In the speed of a meteor, the arsonists and hoodlums spread their atrocities to most parts of the state capital, killing, looting, burning churches, setting residential houses, shop/restaurants and hotels ablaze.

Between 9:00am of February 18, 2006, the abiding philosophy of “Borno, Home of Peace and Hospitality” was shattered as the sleep of Maiduguri was murdered amid unexplained silence from the security agencies, especially the police. While the orgy of destruction was on for hours in various part of the state capital, not a single policeman was visible in any of the trouble spots. This could not have been a coincidence. It will take a long time to assess correctly the extent of damage to lives and property as some of the affected victims fled the town and some reported missing, while there were conflicting figures of casualties from various sources.

For example, according to the Christian Association of Nigeria (CAN) Borno State Chapter, 56 churches were destroyed, while residences, shops/restaurants, hotels and offices numbering a hundred (100) were destroyed by fire and about 50 persons killed.

However, according to Chairman of the state’s Government High Powered Committee of inquiry into the incident, Ambassador Ahmad Baba Jidda, the Secretary to the Borno State Government, “35 residences were destroyed, 52 churches were burnt down, 14 shops razed by fire and vandalized, 7 hotels were also razed and 3 offices, including a library, were destroyed.” Similarly, 21 persons were confirmed killed, 61 others sustained various injuries and were treated and discharged.

254 suspects were arrested during the mayhem; out of which 176 were released on bail and “76 have cases to answer.”

According to Ambassador Jidda, 16 memoranda were received from individuals and organisations.
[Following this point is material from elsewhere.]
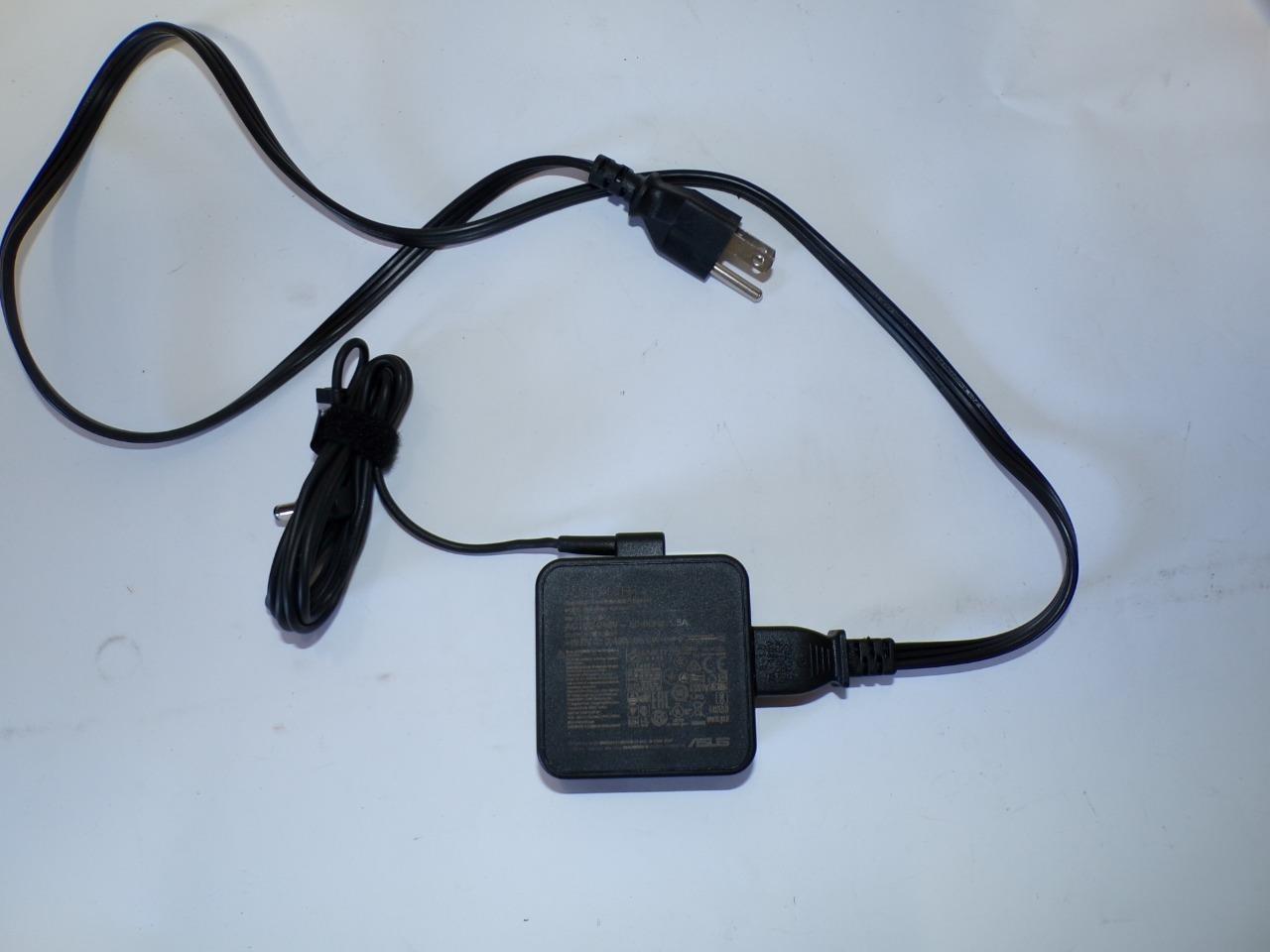 ASUS ADP-65GD D 19V 3.42A 65W Genuine AC Power Supply Adapter (V5283)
The Jidda committee put the cost of property destroyed at N1, 447, 145,735.00.

The Sharpeville massacre, the Maiduguri Black Saturday and the Auno massacre have common features or denominator. First, they were all bloody and gruesome. Second, the attacks against the innocent victims were ill motivated as they were unprovoked. Thirdly, the victims were defenceless. The protection expected from concerned security agency or agencies never manifest as the assailants in all the cases had a field day snuffing life out of their victims and exhibiting destruction galore with impunity.

The carnage witnessed and experienced in the affected places reminds one of the lamentation of Pope Benedict VI when he visited Auschwitz in May 2006. This place (Auschwitz) was a concentration camp in Poland during the Second World War, where millions of Jews were gassed to death by the Nazis in Germany. In an emotion-laden speech, Pope Benedict declared, “To speak in this place of horror, in this place where unprecedented mass crimes were committed against God and man, is always impossible.

…. In a place like this, words fail; in the end, there can only be a dead silence, a silence which is itself a heartfelt cry to God: why Lord did you remain silent? How could you allow all these? How many questions arise in this place! Constantly, the questions come up again: where was God in those days? Why was he silent? How could he permit this endless slaughter, the triumph of evil?”